EUROPE - European governments are acting to tackle the growing pressure on retirement income, but doing so puts them at increase odds with their voters, according to consulting firm Mercer.
A study into state retirement ages indicates government representatives do acknowledge the funding of pensions can no longer be handled solely by the state as most European governments are now acting to increase their minimum age ranges.
More specifically, women's retirement ages are increasingly being rationalised to match the state normal retirement age of men.

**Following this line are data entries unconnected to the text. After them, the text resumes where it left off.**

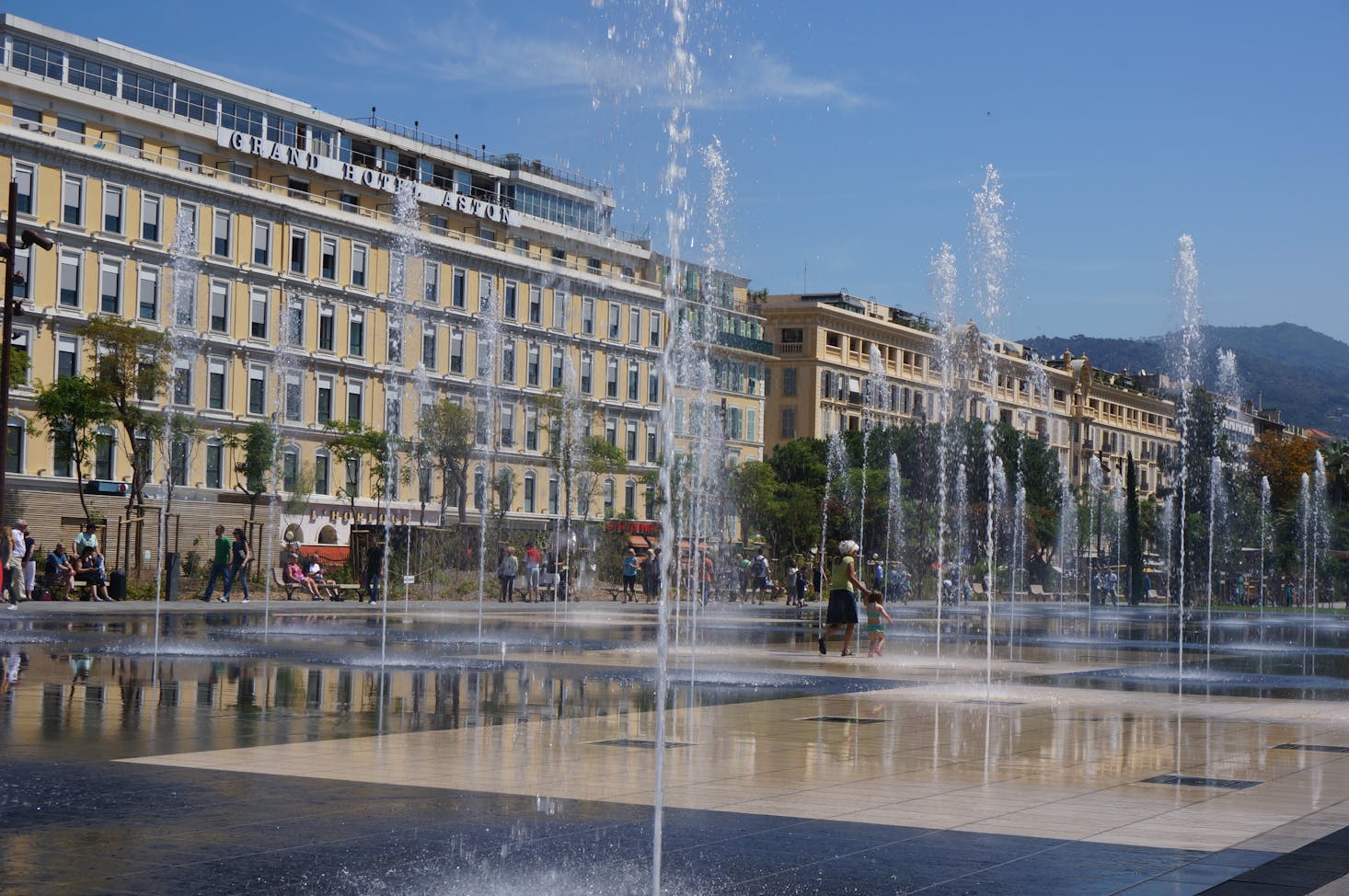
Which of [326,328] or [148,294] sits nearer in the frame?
[148,294]

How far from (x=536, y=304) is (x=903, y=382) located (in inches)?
1497

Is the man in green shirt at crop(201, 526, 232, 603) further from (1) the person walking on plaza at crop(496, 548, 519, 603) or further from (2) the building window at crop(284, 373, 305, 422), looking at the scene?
(2) the building window at crop(284, 373, 305, 422)

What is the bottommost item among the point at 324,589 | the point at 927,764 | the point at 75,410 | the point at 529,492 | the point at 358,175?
the point at 324,589

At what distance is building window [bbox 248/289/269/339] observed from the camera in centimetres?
6619

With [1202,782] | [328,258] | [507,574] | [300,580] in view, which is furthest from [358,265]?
[1202,782]

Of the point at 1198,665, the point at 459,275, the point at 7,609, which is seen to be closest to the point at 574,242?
the point at 459,275

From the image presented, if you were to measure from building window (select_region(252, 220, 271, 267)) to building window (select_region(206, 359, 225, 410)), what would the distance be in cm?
430

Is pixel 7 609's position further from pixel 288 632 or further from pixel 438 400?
pixel 438 400

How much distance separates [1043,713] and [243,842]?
8.78 metres

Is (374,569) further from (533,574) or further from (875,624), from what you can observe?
(875,624)

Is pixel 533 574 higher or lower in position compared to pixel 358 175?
lower

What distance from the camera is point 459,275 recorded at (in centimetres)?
7625

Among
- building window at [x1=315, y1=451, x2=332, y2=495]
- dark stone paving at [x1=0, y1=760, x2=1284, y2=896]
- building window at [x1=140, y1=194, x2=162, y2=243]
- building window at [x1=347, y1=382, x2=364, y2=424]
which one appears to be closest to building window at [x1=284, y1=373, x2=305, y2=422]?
building window at [x1=315, y1=451, x2=332, y2=495]

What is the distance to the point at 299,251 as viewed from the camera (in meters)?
68.0
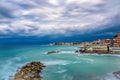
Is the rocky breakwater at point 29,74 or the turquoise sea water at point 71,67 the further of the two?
the turquoise sea water at point 71,67

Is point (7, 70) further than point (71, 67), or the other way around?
point (71, 67)

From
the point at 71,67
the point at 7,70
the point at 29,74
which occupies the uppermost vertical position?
the point at 29,74

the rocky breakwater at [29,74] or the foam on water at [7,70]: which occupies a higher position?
the rocky breakwater at [29,74]

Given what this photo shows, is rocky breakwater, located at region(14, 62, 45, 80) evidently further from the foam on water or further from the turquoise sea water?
the foam on water

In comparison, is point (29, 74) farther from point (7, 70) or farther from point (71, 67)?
point (71, 67)

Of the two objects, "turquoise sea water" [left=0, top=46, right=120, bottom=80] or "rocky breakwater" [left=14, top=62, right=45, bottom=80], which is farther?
"turquoise sea water" [left=0, top=46, right=120, bottom=80]

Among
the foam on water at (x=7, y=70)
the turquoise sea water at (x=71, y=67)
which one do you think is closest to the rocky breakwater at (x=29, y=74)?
the turquoise sea water at (x=71, y=67)

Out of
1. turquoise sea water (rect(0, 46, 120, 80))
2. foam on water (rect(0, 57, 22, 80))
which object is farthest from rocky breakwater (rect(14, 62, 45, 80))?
foam on water (rect(0, 57, 22, 80))

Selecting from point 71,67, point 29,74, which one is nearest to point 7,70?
point 71,67

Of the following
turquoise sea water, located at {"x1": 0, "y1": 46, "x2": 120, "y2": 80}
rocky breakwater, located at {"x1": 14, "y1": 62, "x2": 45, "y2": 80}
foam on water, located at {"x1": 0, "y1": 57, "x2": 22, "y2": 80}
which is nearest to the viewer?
rocky breakwater, located at {"x1": 14, "y1": 62, "x2": 45, "y2": 80}

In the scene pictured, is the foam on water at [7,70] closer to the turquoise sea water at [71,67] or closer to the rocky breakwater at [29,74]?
the turquoise sea water at [71,67]

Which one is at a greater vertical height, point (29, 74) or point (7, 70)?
point (29, 74)

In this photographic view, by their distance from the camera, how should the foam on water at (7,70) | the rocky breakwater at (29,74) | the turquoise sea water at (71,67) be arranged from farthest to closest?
the foam on water at (7,70), the turquoise sea water at (71,67), the rocky breakwater at (29,74)

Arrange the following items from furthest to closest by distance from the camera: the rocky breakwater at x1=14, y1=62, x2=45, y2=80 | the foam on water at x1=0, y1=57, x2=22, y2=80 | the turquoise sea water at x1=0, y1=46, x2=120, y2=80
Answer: the foam on water at x1=0, y1=57, x2=22, y2=80 → the turquoise sea water at x1=0, y1=46, x2=120, y2=80 → the rocky breakwater at x1=14, y1=62, x2=45, y2=80
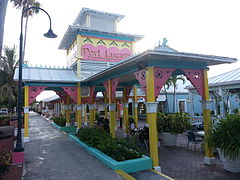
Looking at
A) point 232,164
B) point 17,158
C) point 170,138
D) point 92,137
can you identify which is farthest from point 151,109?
point 17,158

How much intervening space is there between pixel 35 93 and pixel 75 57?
3.82 m

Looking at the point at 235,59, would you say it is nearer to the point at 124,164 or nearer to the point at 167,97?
the point at 124,164

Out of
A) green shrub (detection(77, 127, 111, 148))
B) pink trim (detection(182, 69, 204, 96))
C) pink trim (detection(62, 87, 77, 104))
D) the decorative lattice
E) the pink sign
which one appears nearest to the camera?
pink trim (detection(182, 69, 204, 96))

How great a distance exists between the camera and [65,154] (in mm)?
7496

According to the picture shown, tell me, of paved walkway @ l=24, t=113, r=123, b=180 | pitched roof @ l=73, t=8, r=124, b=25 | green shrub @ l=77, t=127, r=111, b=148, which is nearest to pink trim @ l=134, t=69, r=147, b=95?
paved walkway @ l=24, t=113, r=123, b=180

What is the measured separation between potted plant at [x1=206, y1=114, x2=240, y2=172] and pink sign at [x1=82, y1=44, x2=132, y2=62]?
9.54 m

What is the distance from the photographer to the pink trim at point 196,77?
6.79 metres

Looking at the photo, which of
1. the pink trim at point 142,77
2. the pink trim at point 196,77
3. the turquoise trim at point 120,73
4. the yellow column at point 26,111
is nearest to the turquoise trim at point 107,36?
the turquoise trim at point 120,73

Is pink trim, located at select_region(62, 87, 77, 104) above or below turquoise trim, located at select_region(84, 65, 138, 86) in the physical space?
below

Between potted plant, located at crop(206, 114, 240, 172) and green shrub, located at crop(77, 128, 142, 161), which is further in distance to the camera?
green shrub, located at crop(77, 128, 142, 161)

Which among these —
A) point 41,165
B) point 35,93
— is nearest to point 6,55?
point 35,93

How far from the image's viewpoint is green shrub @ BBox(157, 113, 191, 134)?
8.84 metres

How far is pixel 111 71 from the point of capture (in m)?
8.26

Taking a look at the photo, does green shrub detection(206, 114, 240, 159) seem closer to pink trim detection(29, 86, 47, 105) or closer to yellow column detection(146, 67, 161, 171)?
yellow column detection(146, 67, 161, 171)
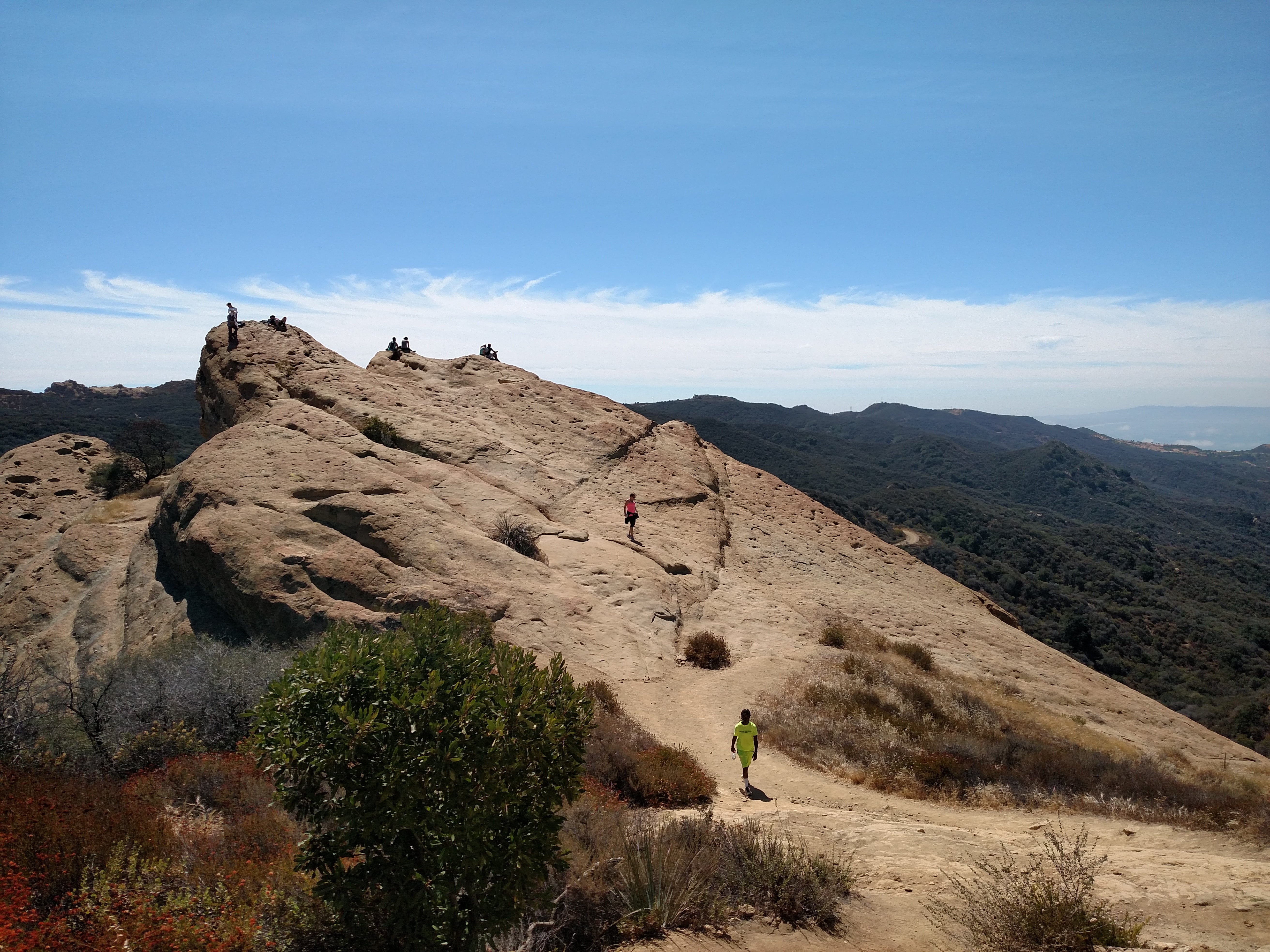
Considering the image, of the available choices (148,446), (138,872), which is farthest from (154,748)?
(148,446)

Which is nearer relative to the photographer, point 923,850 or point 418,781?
point 418,781

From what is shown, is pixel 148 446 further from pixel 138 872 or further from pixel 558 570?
pixel 138 872

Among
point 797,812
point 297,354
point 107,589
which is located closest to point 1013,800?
point 797,812

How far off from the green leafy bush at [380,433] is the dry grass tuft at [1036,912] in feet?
50.8

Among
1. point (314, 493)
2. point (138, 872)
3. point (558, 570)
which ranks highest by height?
point (314, 493)

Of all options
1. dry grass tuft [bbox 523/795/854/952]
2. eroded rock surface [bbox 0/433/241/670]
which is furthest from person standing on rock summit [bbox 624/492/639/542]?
dry grass tuft [bbox 523/795/854/952]

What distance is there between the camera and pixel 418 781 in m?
4.12

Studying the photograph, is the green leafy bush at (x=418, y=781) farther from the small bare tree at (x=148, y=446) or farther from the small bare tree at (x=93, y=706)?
the small bare tree at (x=148, y=446)

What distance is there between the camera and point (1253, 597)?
55.7 meters

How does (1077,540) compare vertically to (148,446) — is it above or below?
below

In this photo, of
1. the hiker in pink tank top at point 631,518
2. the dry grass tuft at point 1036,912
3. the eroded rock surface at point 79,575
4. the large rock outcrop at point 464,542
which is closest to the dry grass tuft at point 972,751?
the large rock outcrop at point 464,542

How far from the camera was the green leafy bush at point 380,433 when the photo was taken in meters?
18.2

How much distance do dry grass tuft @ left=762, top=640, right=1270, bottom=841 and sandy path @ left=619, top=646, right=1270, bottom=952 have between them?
0.33 metres

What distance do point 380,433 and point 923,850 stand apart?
15145 millimetres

But doing so, notes Yvonne Sonsino, head of Mercer's international retirement business in the UK, means the strike scenes witnessed in France and Greece recently could be a reflection of further pressure to come.
"Western Europe is in a particularly difficult position with an ageing workforce an a history of generous social security provision. Passing pension legislation faces the enormous challenge of politicians seeking to retain the support of their voters. Recent strikes and disturbances in France have highlighted the sensitivities involved but also the seriousness of the issues," said Sonsino.
State normal retirement age increases
Men Women Time period
Austria 60 to 65 2024 - 2033
Belgium 64 to 65 2009
Czech Republic 63 59-63 2013
Denmark 65 to 67 65 to 67 2024 - 2027
Germany 65 to 67 65 to 67 2012 - 2029
Hungary 62 to 65 61/62 to 64 2020
Hungary 69 68 2050
Italy 57 to 61 57 to 61 2013
Turkey 60 58 insure pre Sept '99
Turkey 41 to 56 41 to 56 insure Sept '99+
UK 65 65 2020
UK 68 68 2024 and 2046
Mercer colleague Giles Archibald notes governments are moving to increase their retirement ages, as the table shows, yet additional work is needed to ensure longevity is sufficiently tackled.
"Governments are increasingly looking to the private sector to supplement social security - placing more pressure on employer resources. However, as social security is eroded, so innovative company-sponsored retirement plans are becoming a more attractive for companies to recruit the best talent and remain competitive," said Archibald.